Erdoğan told reporters in a plane en route to Ankara from Islamabad on Thursday that he does not believe Hamas will violate the terms of the truce unless Israel resumes its bombing. When asked if he is planning to visit Gaza, Erdoğan said, "I could go unexpectedly."

A total of eight days of punishing Israeli air strikes on Gaza and a barrage of Hamas rocket fire at Israel ended inconclusively on Wednesday. While Israel said it inflicted heavy damage on the militants, Gaza's Hamas rulers claimed that Israel's decision not to send in ground troops, as it had four years ago, was a sign of a new deterrent power held by Hamas.

However, the vague language of the agreement announced on Wednesday and deep hostility between the combatants made it far from certain the bloodshed would end or that either side will get everything it wants. Israel seeks an end to weapons smuggling into Gaza, while Hamas wants a complete lifting of the border blockade imposed in 2007, after the group's takeover of Gaza.

Israeli officials also made it clear that their position had not warmed toward Hamas, which they view as a terrorist group aligned with their archenemy Iran and pledged to the destruction of the Jewish state.

Israel launched the offensive on Nov. 14 to halt renewed rocket fire from Gaza, unleashing some 1,500 air strikes on Hamas-linked targets, while Hamas and other Gaza militants showered Israel with just as many rockets.

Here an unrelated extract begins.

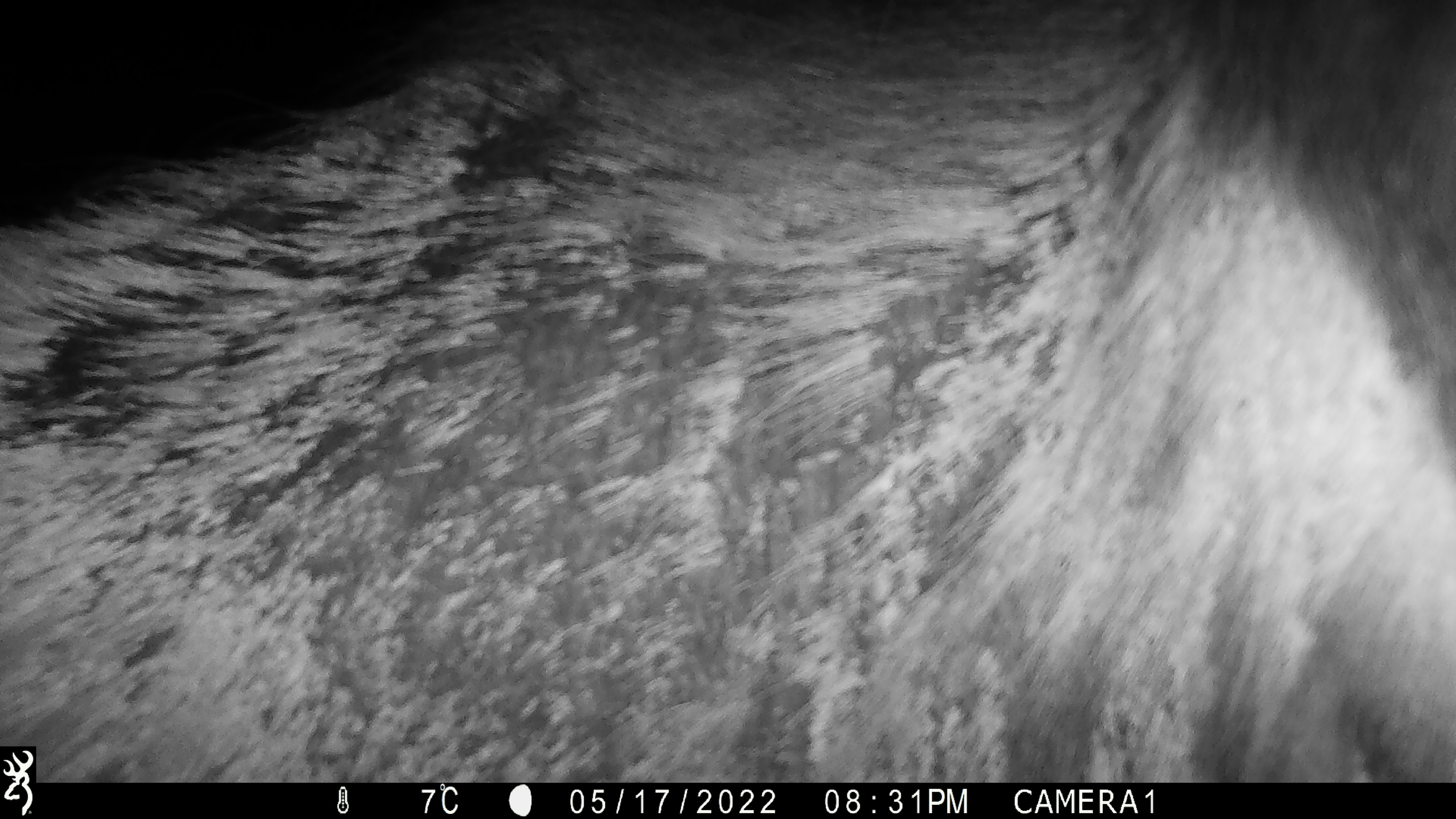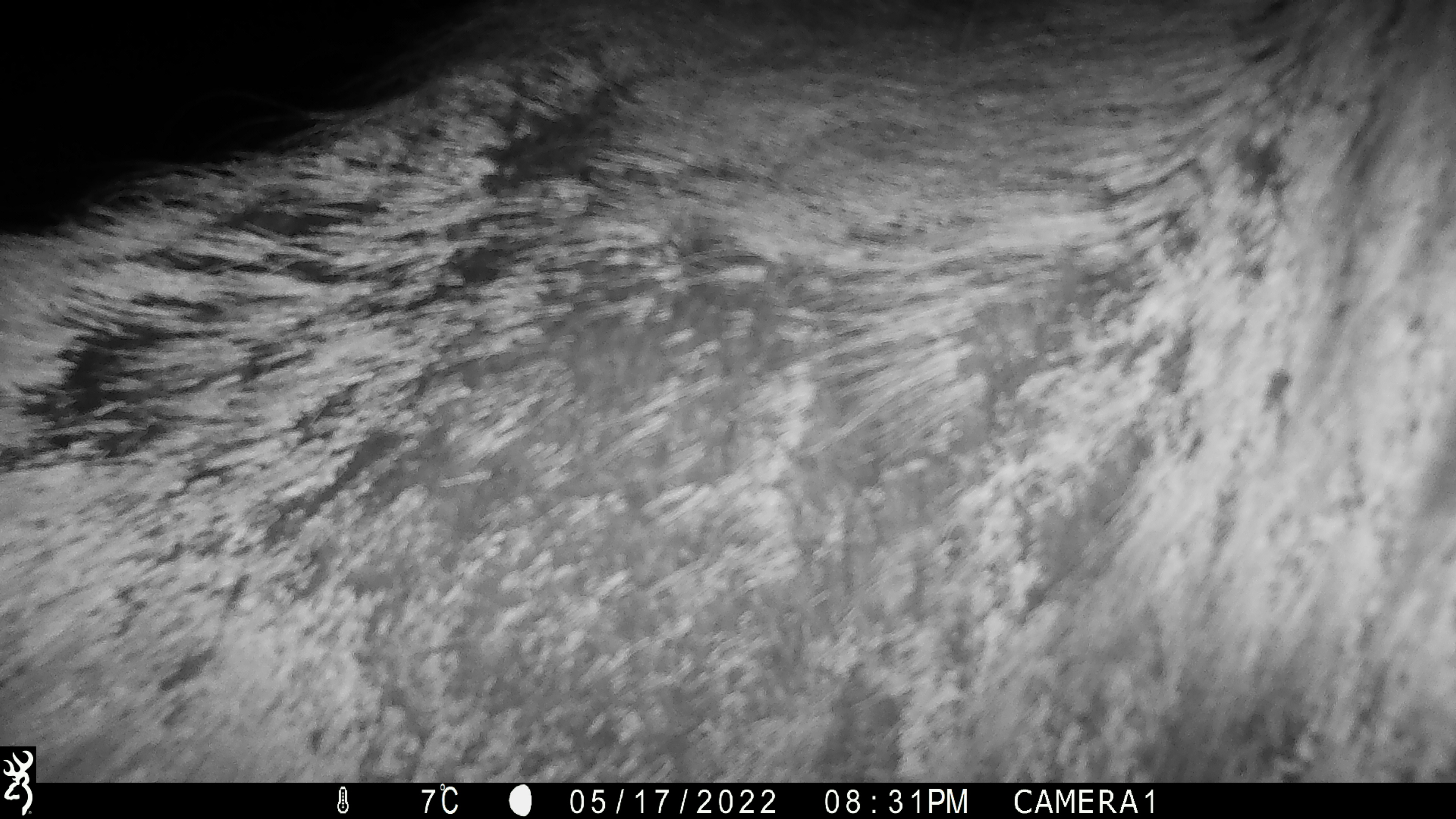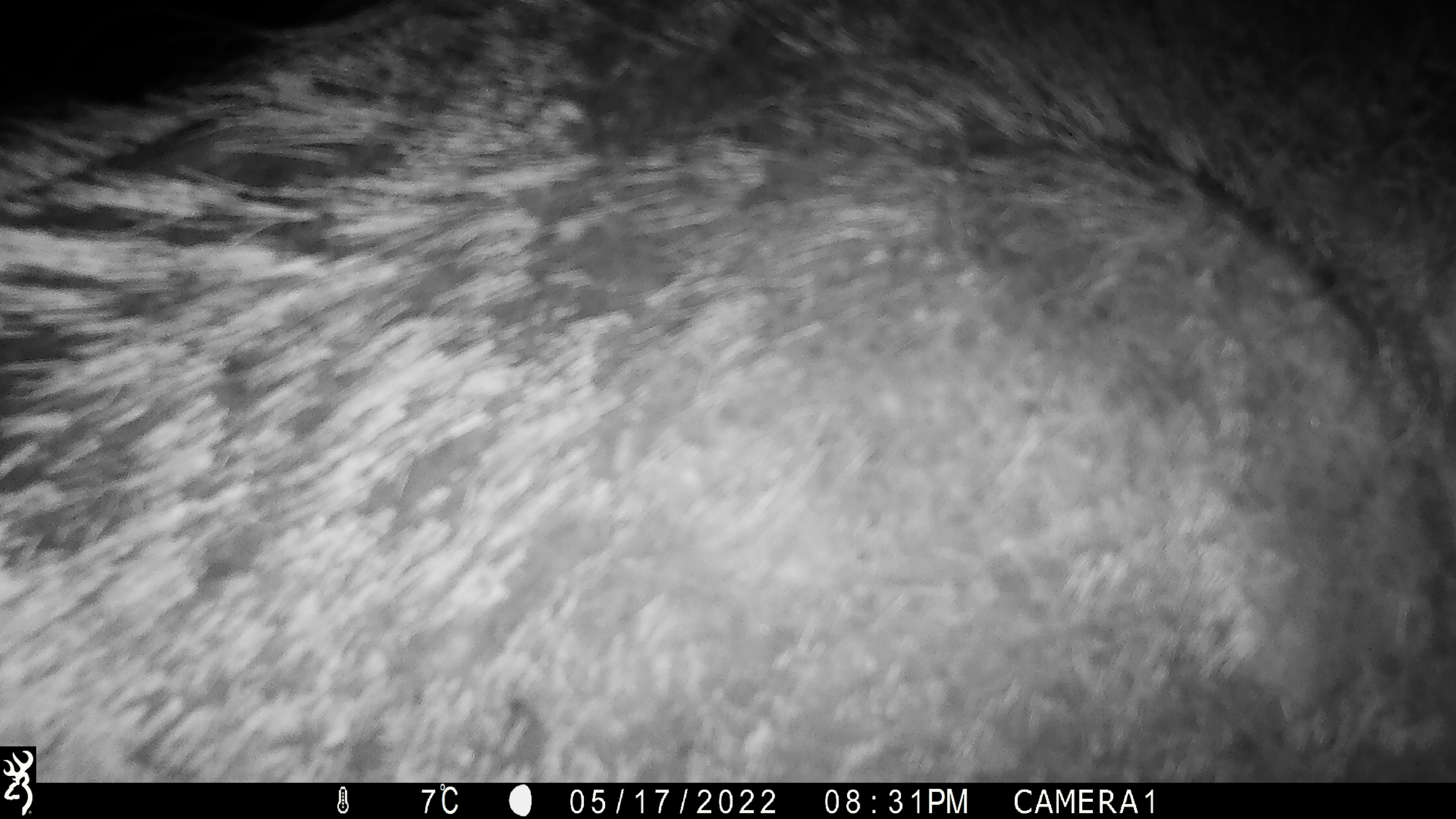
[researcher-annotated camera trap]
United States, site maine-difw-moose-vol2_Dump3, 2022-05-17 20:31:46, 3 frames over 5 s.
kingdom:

The eight days of fighting killed 161 Palestinians, including 71 civilians. Six Israelis, two soldiers and four civilians were killed and dozens others wounded by rockets fired into residential neighborhoods.

Erdoğan claimed that Turkey, Egypt and Qatar had made the most effective diplomatic overtures in ending the eight-day fighting in Gaza and that the states decided to conduct the diplomacy under the leadership of Egypt. He added that these countries had made many efforts to secure the truce but nothing could be done until US Secretary of State Hillary Clinton arrived in Israel on Tuesday.

Prior to Wednesday's statement, Erdoğan also announced early this month that he plans to visit the Gaza Strip in the near future, an announcement that has raised the tensions between two rival Palestinian groups, Hamas and Fatah, which have been at odds in recent years.

In his first announcement, Erdoğan said that authorities are having talks with officials in Gaza to arrange the trip. He even added that he had extended an invitation to Mahmoud Abbas, the president of the Palestinian National Authority, which controls the Israel-occupied West Bank and is the main political rival to Hamas, to visit Gaza together. "He was warm to the suggestion," Erdoğan said.

However, the office of Fatah, the party headed by Abbas, reacted to Erdoğan's words on Nov. 3. A spokesman for Abbas, Yasser Abed Rabbo, said that is was unacceptable that a country would be invited to its own lands.

According to The New York Times, Erdoğan's plan to visit Gaza would draw Turkey away from the Palestinian government in the West Bank as well as from Israel and the West, which cooperate with the Abbas government. The visit would also strengthen the legitimacy of Hamas, the newspaper reported.

Analysts also argue that Erdoğan's visit would be a slap in the face to the Abbas administration, which has already lost support from the Arab world.